Amandine Solace In Sore Hands
(Fat Cat)Back in the heady days of 2005, no less an authority than Ben Bollig accurately described Amandine's This Is Where Our Hearts Collide as "a mature and accomplished debut that promises, perhaps, future brilliance."
I also enjoyed the wistful, quietly confident Americana of this Swedish quartet's first full length, although the lack of any real variety prevented me from truly taking the record to my heart. It's been gathering dust on my shelf for 18 months now and I must admit I'd pretty much forgotten it existed until Solace in Sore Hands, the band's second LP for Fat Cat, arrived in the mail last week.
Like its predecessor, Solace is a startlingly mature record. The musicianship is outstanding throughout, with banjos, violins, harmonicas and pedal steel all jostling for centre stage at one point or another, and the resulting sound is one that again lies in the Americana realm, with added tinges of folk and rockier moments too.
At times Solace recalls Sufjan Stevens (the stark, banjo-led opener Faintest of Sparks), Will Oldham (vocally on Our Nameless Will and Secrets), and Neil Young (Soldier's Hands), but this is very clearly the work of a band - as opposed to a solo artist with a talented group of hired hands - with a distinct vision, and there are less obvious influences bubbling under the surface such as Swedish folk (see the violins on Shadow of Grief) and contemporary Swedish literature (see the press release).
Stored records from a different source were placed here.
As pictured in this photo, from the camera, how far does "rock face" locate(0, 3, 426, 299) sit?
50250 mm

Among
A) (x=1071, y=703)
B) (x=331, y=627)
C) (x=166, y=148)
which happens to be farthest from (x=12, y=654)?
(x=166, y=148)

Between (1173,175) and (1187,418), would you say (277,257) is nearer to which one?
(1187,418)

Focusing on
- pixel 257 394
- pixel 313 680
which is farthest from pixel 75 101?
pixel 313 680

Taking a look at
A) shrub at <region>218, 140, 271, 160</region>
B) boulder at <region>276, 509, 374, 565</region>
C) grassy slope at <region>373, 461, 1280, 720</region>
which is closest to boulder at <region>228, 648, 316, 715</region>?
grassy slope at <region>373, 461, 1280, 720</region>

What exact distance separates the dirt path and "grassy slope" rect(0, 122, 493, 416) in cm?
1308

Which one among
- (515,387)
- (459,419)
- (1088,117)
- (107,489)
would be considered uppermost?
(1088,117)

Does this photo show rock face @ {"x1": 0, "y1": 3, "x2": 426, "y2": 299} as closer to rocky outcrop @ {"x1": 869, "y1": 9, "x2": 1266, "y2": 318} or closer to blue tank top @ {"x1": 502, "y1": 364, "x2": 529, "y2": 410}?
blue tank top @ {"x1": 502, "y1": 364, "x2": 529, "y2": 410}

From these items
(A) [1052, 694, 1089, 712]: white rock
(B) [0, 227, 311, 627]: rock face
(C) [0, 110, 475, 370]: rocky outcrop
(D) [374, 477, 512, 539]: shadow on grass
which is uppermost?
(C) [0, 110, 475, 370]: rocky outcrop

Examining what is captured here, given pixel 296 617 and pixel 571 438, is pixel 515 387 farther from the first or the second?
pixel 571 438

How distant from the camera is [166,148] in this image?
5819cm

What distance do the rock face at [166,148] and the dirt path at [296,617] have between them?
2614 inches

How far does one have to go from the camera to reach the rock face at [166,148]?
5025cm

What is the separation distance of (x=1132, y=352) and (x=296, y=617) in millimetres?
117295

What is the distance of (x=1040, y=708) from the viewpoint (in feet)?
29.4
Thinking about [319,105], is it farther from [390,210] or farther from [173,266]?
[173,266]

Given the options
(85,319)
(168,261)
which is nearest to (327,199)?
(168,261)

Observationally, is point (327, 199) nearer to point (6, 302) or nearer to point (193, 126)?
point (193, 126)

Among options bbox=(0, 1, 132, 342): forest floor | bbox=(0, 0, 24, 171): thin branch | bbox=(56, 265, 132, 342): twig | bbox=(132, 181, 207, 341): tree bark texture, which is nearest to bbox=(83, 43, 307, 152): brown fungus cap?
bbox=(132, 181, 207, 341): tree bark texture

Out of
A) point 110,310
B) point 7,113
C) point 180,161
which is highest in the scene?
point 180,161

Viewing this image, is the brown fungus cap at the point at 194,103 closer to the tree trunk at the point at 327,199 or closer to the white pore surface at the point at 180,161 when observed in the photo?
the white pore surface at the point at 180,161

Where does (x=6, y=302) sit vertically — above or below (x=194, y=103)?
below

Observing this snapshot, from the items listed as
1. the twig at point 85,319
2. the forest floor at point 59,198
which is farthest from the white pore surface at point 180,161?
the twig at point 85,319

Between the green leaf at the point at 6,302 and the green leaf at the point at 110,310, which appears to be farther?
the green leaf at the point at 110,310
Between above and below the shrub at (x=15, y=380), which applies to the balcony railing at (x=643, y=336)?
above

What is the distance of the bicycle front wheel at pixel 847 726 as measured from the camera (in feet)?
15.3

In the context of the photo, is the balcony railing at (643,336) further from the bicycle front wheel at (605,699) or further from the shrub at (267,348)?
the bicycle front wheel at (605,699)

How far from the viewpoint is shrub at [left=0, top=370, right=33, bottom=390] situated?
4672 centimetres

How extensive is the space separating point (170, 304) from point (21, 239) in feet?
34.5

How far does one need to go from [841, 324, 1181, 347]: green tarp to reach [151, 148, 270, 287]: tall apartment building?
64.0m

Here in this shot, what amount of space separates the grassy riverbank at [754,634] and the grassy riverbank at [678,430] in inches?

If there is one problem with Solace, it's the way the record suffers when listened to as a whole, particularly in initial sittings. Pick any one of these eleven songs out at random and you'll be impressed; listen to them consecutively and you'll find your mind invariably wandering off somewhere in the middle. For me, the sequencing is to blame here. The album is lacking an identifiable centrepiece and its most likely candidate - the powerful and immediate Chores of the Heart - is rushed into action as the second track instead. But this is a minor gripe, which those who persist with Solace will eventually overcome.
These talented Swedes are yet to achieve the brilliance that Ben talked of, but the consistently interesting Solace in Sore Hands certainly sees them moving in the right direction.